The girl from gym class, Claire, looked up at me through her huge glasses. Then she looked down at the pink sweater I offered her as if she’d never seen it before in her life, despite the fact that it had slipped from the strap of her backpack where she’d stashed it.

“No, seriously,” I said, trying not to be sarcastic. “No need to thank me.”

She glanced around at the other students that passed us by, then she stuck one hand out, snatching the sweater so quickly I barely had time to let go. “Thanks,” she whispered almost too low for me to hear.

“You shouldn’t let girls like Elizabeth tell you what to do,” I said.

She didn’t answer as she hugged the sweater to her chest, her eyes still on the floor. I shook my head as she scurried away. I didn’t understand why Claire would let other people control her like that.

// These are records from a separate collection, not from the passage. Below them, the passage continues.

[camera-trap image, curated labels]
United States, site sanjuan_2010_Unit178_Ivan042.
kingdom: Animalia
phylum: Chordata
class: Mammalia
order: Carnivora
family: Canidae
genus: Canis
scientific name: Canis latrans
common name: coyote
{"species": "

My shoulder slammed suddenly into the concrete wall, sending my books flying across the floor as streams of pain radiated down my arm.

“Freak,” the tall guy who had knocked me into the wall muttered. He shot me a disgusted look before continuing down the hall.

No one stopped to see if I was okay or offered to pick up my books. Most of them looked away when I glanced around the hall. I gasped at the pain in my shoulder, rubbing it gently as I straightened back up.

The guy did not look familiar at all. Why he would have a problem with me was a mystery.

But then, a lot of things going on around here were a mystery.

I hurried through the lunch line as quickly as I could and found an empty table in a corner of the cafeteria. The room hummed with activity from other students eating and laughing and talking, but I wanted to be invisible for a little while.

It didn’t take long for me to be discovered.

“There you are. Hiding out?” Dylan asked.

“Um,” I said, feeling a little embarrassed. Dylan always looked so put together and confident, how could he understand my need to not exist for a little while? “Not really,” I lied. “This table has the best view.” I gestured toward the plate glass windows along the front of the cafeteria that looked out at the tree-lined street and houses across from the school.

Dylan sat down and dug into the food loaded on his tray, eating as if he hadn’t had anything in days.

“Sorry,” he said, swallowing a mouthful of food when he noticed me watching. “I’m starving today.”

“No problem,” I said and scooped up some mashed potatoes on my fork.

Some people in life couldn’t tell when another person wanted to be left alone. Dylan seemed to be one of them. “How do you like school so far?” he asked me.

“Fine. It’s school, I guess.”

“I’ll bet you miss your friends back home.”

I stirred my fork through my potatoes. Mom’s cancer had taken away my time spent hanging out and going to the movies, and eventually, at the end, I had no contact with anyone other than her doctors and nurses. There weren’t exactly any friends left to miss.

“Sorry,” Dylan said in a quieter voice. “I’m sure friends are the least of the people you miss.”

The truth was, I did miss my friends. I missed being just another kid, with no worries outside of what to wear on date night or what great movies were coming out next. I had drowned when my entire world became engulfed in Mom’s cancer and I hadn’t even begun to kick my way back to the surface.